Continue the passage on technology education as an art from the end of its last sentence.

Passage provided:
* * * * *
Technology education will only gain widespread public support when the profession explicitly develops particular "habits of mind," ways of thinking that consistently respect the environment, promote human welfare, support justice between peoples through, as well as in spite of, technology ( McDonough, 1995 ). As the social critic Paul Goodman has suggested, "Whether or not it draws on scientific research, technology is a branch of moral philosophy, not of science" (Epigram in Postman, 1992 ).

Technology as Art
I think Ralph Waldo Emerson was aiming at something like this when he acknowledged that wisdom is revealed in many endeavors. In 1870, Emerson , hardly an apologist for technology, wrote:
Raphael paints wisdom; Handel sings it, Phidias carves it, Shakespeare writes it, Wren builds it, Columbus sails it, Luther preaches it, Washington arms it, Watt mechanizes it ( Emerson, 1870, p. 47 ).
It is not surprising that Emerson's list includes the embodiment of wisdom -in short, the ability to judiciously apply experience and knowledge-in the fine and practical arts as well as the more commonly recognized areas of religion and literature. Daedalus, in Greek legend the personification of the mechanical arts, was the patron of both the artists' and the craftsmen's guilds. Nicholas Negroponte , founder of the Media Lab at the Massachusetts Institute of Technology, reports that "[t]he traditional kinship between mathematics and music is manifested strikingly in contemporary computer science and within the hacker community" ( Negroponte, 1995, p. 222 ). It was commonly acknowledged in the nineteenth century that art and technology had much in common: "In fact," wrote one nineteenth-century chronicler of engineering, "observation frequently shows, that the power of constructing poetry and machines are united in the same individual" ( Howe, 1840, p. 391 ; Ferguson, 1992 ; Hindle, 1981 ). In other words, beauty and technology are intimately linked as expressions of human values and humane wisdom.

The point is that learning technology can be effectively promoted for the same reasons that arts education is promoted; namely that technology, like art, is a way of learning and knowing, of seeking "truth, beauty and love." Remember, arts educators succeeded where technology educators failed, in getting the arts officially included "into the pantheon of the "basic" school curriculum," the Goals 2000 legislation. In language that should be second-nature to technology educators, arts educator Scott T. Massey proposes that the arts represent a powerful form of symbolic communication, like numbers and languages; employ non-linear forms of thinking and problem-solving; and engage people in multi-sensory activities employing multiple intelligences. All of these rationales apply to studying technology ( Massey, 1995, p. 5 ).
* * * * *
Stored data:

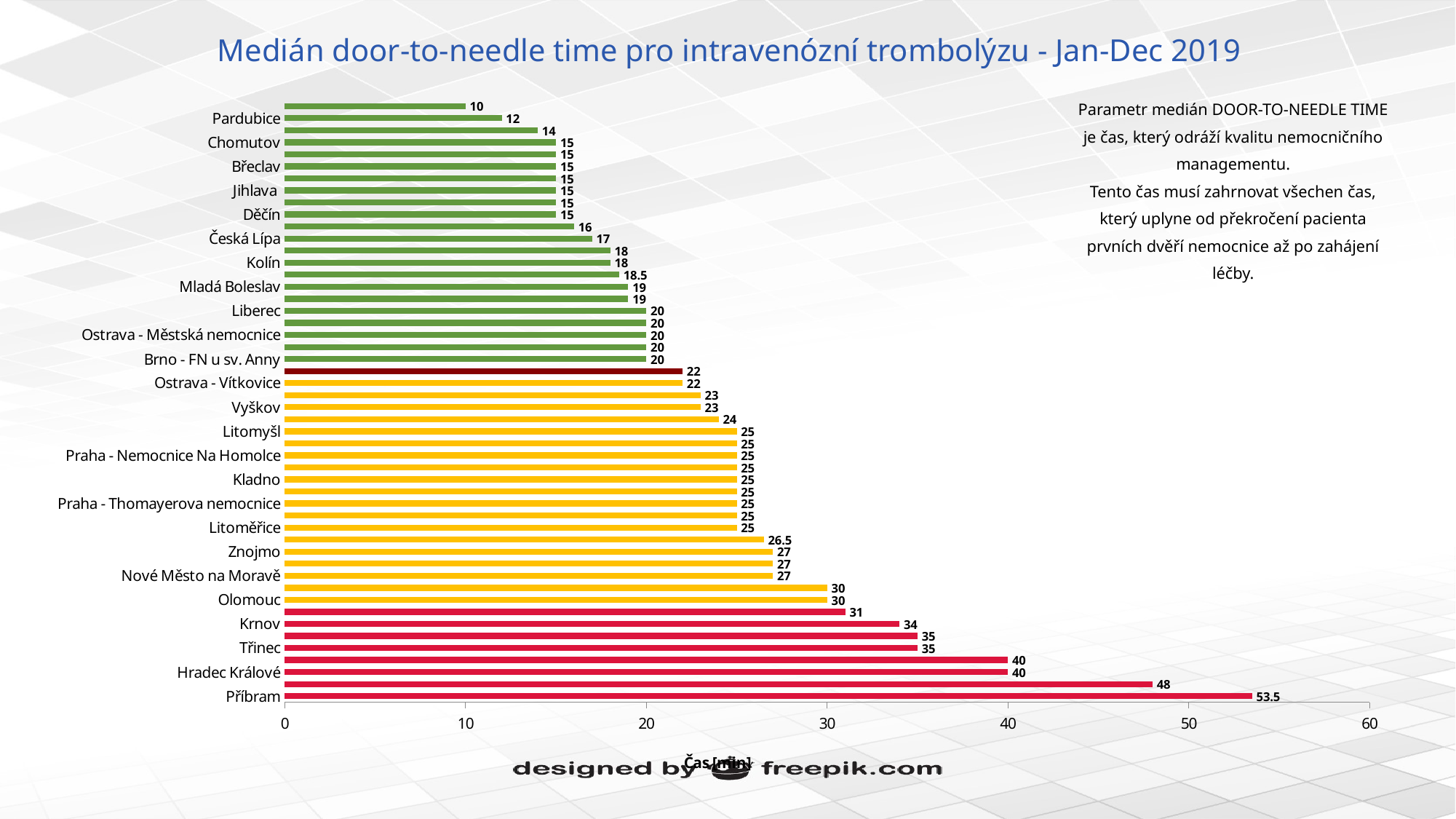
Which labelled hospital has the highest median door-to-needle time? Příbram What is the label of the horizontal axis? Čas [min] Which has a larger median door-to-needle time, Třinec or Krnov? Třinec What is the median door-to-needle time for Olomouc? 30 What is the title of the chart? Medián door-to-needle time pro intravenózní trombolýzu - Jan-Dec 2019 Is the median door-to-needle time for Příbram greater or less than 50? greater What is the difference between the median door-to-needle times of Příbram and Hradec Králové? 13.5 What is the median door-to-needle time for Krnov? 34 What kind of chart is shown on the slide? bar chart What is the median door-to-needle time for Hradec Králové? 40 What is the median door-to-needle time for Pardubice? 12 What is the median door-to-needle time for Příbram? 53.5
* * * * *
Exercise answer:
Massey goes on to argue that arts education provides generic aptitudes "centered in design, communication, and learning" ( Massey, 1995, p. 6 ). Consider how closely this description of the artistic process parallels the technological process if only we substitute a few words: "playfully responding to stimuli through aesthetic [technical] sensibilities; transforming and organizing these responses into rich, multi-sensory inner imagery; expressing the imagery through an artistic [technological] work; and evaluating the artistic expression [social and ecological impact] throughout" ( Scheinfeld and Steele, 1995, p. 23 ). It is no wonder Rube Goldberg-inspired activities are so popular among teachers and learners! Students can learn through the arts much of what we want them to learn to learn through technology, and vice versa. We would do well to consider more systematically and promote more seriously the affinities between technology and art as ways of learning.

Technology as History

Finally, a persuasive argument for technology education can be made by acknowledging the course of historical change. This argument would have to be based on a broad sense of the history of learning technology and about the importance of history. A historical perspective will suggest why learning technology is not just different from but fundamentally unrelated to earlier arguments for learning manual or industrial arts or industrial technologies ( Colelli, 1993 ; Foster, 1995 ; Barella and Wright, 1981 ).

This country is in the midst of its third industrial revolution. The first was mechanical and local in scope; the second was scientific and national; this one is electronic and global. Education has had a different role to play in each of those transformations.

The first industrial revolution was based on steam engines, machinery and the factory system. It relied little on science or book learning. Tinkerers, talented mechanics, practical problem-solvers, and entrepreneurial dreamers made the great contributions. Knowledge about how to do things-on the farm or in the factory-continued to come from traditional "know-how" or "on the job" learning. In 1845, well before the Morrill Act Federal Land Grant Act of 1862, the educator Horace Mann concluded that Americans were "a mechanical people" ( Siracusa, 1979 ). This broad mechanical aptitude had everything to do with everyday experience, not formal education, and Mann's educational reforms for public schools did little to directly change the situation. However, the nearly 100 mechanics' institutes founded between 1818 and 1850 and the innumerable lyceums, libraries, and lectures aimed at mechanics, artisans, and other skilled working people did make available opportunities to link learning and producing ( Stevens, 1995 ).

The second industrial revolution was based on knowledge of the physical world that simply did not exist fifty years earlier. Electricity, chemistry and steel production became the catalysts of change. The goal of production shifted from individual to mass consumption and the ideal production process was transformed from the batch system to flow: electricity flowed, chemical processes flowed, livestock slaughtering flowed, and the assembly line flowed. A new conception of the relationship between humans and technology was enunciated by Frederick Winslow Taylor, a relationship that trumpeted the primacy of "the system" and the system was "mass production."

There was a paradoxical relationship of formal education to productivity under mass production. On the one hand, the new engines of change were increasingly operated by highly trained engineers and managers based on scientific knowledge developed in research laboratories staffed by university educated researchers. On the other hand, education became more and more peripheral to the needs of masses of industrial workers. Assembly-line jobs were designed so that "any idiot" could perform the job. A basic high school education was all that was needed. In this context, industrial arts (almost exclusively taught in grades 6-12) served as a basic introduction to materials and machinery for (almost exclusively male) students whose adult occupation might or might not directly rely on technological skills.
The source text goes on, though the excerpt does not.